Monday, February 6, 2017

History of Furniture: Ancient Greece

We practically need a time machine for this installment of the History of Furniture since we are heading back, far back in time, to ancient Greece.

We have the Greeks to thank for so many things: the concept of democracy, science, philosophy, advances in architecture...and some lovely furniture!

They invented the kline which is a type of sofa or day bed. Klinai (the plural) were made with a woven bottom (probably of leather strapping) and four legs, then covered with woven throws and pillows stuffed with hay, leaves, or feathers. Like the Egyptians, the Greeks often made legs of chairs or klinai into the shapes of animal legs or feet. But klinai could also have simple turned legs.

Thankfully, we know a lot about Greek furniture from extant images from frescoed walls and vases.

While the kline as the ancient Greeks knew it might not be in service today, we do have a lovely piece of Greek furniture still in use in the form of the Klismos chair.

Klismos chairs were originally made of wood with seats of cane or of woven leather. The swooping delicate line of the chair comes from its saber legs which curve out. The back rest continues the curve upward but in the opposite direction, giving the silhouette of the chair a beautiful "S" curve. A low, concave panel supported the sitter's back. While there are really no extant klismos chairs to speak of, we can find plenty of imagery showing its shape and construction not only from the Greeks but also from the Romans who emulated nearly every aspect of Greek culture.

The chair was quite popular during the classical Greek period but fell out of usage by the Hellenistic period. Some theorize this is because the chair's delicate saber legs contributed to instability, causing the piece to splay out and break. One would think that with a design flaw that serious, the chair would never have been widely used to begin with. I feel the decline of the chair simply has to do with changing tastes of style and fashion. Whatever the reason, it seems that the shape is too exotic and alluring to resist and the chair saw a huge rise in popularity in the late 1700s when all of Europe was interested in Neo-Classicism. Greek and Roman sites were being excavated, pottery was being unearthed and images of the klismos chair were discovered!

Klismos chairs are now a very chic and interesting alternative to a traditional chair.

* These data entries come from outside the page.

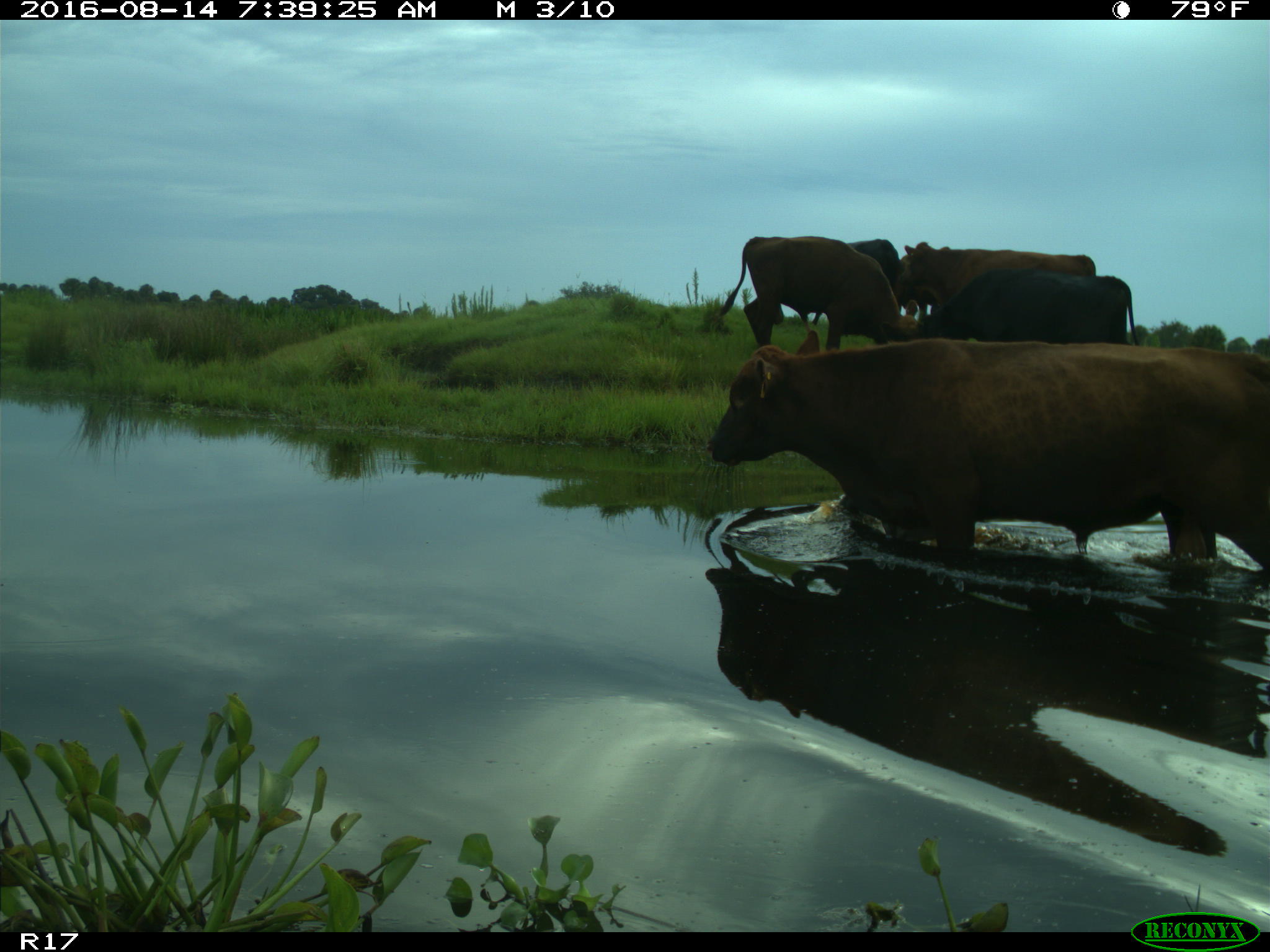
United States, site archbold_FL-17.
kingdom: Animalia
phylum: Chordata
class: Mammalia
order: Artiodactyla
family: Bovidae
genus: Bos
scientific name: Bos taurus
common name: domestic cow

At the start of this post, I mentioned that the Greeks contributed toward advances in architecture and they are perhaps best known for the Greek Column. There are actually three different orders--or types--of columns. It's useful to know these orders not only for architectural purposes, but because these columns can be incorporated into interiors or into furniture designs!

While it is commonly believed that the Doric column preceded the Ionic column in time, there is no real evidence to support this. Archaeologists have found Doric and Ionic columns from roughly the same era. But for ease, let's start with the Doric column first.

A Doric column is the plainest of the Greek columns. Although the shaft itself has some detail in the form of fluting (always twenty channels), the top is simply rounded, topped with a square abacus. Often Doric columns have no base, but some have a plinth for the fluted column to stand upon. It is the shortest of Greek columns, sometimes looking a little squat since it is thicker at the bottom than the top which allows the distribution of the weight from above.

Next is the Ionic column. I remember the name of this column because it starts with "I" and in a funny way, the top of the column appears to have two "eyes." These are decorative scrolls or volutes. This column, like the Doric, is also fluted but it is fitted with four more than the Doric, bringing the total channels of the Ionic column to twenty-four.

Finally, we have the most elaborate--and slimmest!--of all the columns, the Corinthian. Marked by a capital with two extravagant rows of acanthus leaves and scrolls, the Corinthian gets its name from the ancient Greek city of Corinth.

Of course many eras since have copied these ancient Greek styles in what has become known as a Neo-Classical style or Neo-Classical Revival. We will examine some of these in future posts. But in the meantime, happy designing!